Bizi hücreye götürdüler ve yere koydukları Thomas'ın kafasını kucağıma aldım gece boyu şarkılar mırıldanıp kafasını okşadım, bir ara Chuck yanımıza geldi ve bana yemek getirdi,
"Al bakalım bu sana, eğer uyanırsa ona da getiririm"

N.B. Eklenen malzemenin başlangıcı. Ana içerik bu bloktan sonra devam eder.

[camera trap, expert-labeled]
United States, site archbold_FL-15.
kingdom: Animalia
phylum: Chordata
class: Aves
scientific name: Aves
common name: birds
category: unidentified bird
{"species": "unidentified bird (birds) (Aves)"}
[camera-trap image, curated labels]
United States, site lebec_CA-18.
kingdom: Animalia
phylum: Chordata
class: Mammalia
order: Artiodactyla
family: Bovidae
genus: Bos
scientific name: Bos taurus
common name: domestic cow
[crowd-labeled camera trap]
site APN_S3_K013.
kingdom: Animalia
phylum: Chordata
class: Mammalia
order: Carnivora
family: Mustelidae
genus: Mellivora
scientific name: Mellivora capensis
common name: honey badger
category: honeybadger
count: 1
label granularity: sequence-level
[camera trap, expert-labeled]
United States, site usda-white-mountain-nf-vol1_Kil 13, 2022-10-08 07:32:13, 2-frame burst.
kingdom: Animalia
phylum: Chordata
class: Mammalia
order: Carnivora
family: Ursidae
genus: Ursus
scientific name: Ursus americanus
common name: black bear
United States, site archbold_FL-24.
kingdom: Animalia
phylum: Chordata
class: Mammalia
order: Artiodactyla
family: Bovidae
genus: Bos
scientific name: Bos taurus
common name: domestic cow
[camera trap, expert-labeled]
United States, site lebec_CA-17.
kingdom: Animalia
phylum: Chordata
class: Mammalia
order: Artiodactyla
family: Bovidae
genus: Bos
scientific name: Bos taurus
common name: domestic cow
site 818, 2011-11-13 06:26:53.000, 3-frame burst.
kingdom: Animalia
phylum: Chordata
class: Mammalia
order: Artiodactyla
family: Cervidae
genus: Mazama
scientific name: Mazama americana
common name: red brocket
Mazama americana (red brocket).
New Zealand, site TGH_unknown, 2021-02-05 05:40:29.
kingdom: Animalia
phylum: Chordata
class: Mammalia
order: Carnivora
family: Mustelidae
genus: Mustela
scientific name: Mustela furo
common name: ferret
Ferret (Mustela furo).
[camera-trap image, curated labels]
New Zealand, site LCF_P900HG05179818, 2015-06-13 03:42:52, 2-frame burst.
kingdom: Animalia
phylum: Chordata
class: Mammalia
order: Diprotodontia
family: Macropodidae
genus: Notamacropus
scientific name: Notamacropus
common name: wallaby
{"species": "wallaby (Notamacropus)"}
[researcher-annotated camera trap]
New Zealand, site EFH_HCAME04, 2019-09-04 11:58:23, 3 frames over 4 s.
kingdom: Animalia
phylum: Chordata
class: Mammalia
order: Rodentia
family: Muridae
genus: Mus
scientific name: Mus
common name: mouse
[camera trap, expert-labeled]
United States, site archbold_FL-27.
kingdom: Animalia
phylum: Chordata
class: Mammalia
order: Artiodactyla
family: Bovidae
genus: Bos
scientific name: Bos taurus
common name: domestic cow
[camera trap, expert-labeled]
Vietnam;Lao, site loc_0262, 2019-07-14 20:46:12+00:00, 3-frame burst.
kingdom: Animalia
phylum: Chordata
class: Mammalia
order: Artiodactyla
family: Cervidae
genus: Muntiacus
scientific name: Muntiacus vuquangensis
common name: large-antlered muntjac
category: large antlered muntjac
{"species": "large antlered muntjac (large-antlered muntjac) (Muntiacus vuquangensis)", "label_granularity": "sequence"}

"Teşekkür ederim Chuck" lavaş benzeri şeyi hemen ısırdım. Chuck bana gülerek baktı ve cebinden bir oyma oyuncak benzeri bir şey çıkarttı,
"Luna, öbürleri umrumda değil ben sana güveniyorum, ben size güveniyorum,ve bunu almanı istiyorum" elindeki oyuncak benzeri şeyi aldım
"Vay canına Chuck bu çok güzel, bunu sen mi yaptın?"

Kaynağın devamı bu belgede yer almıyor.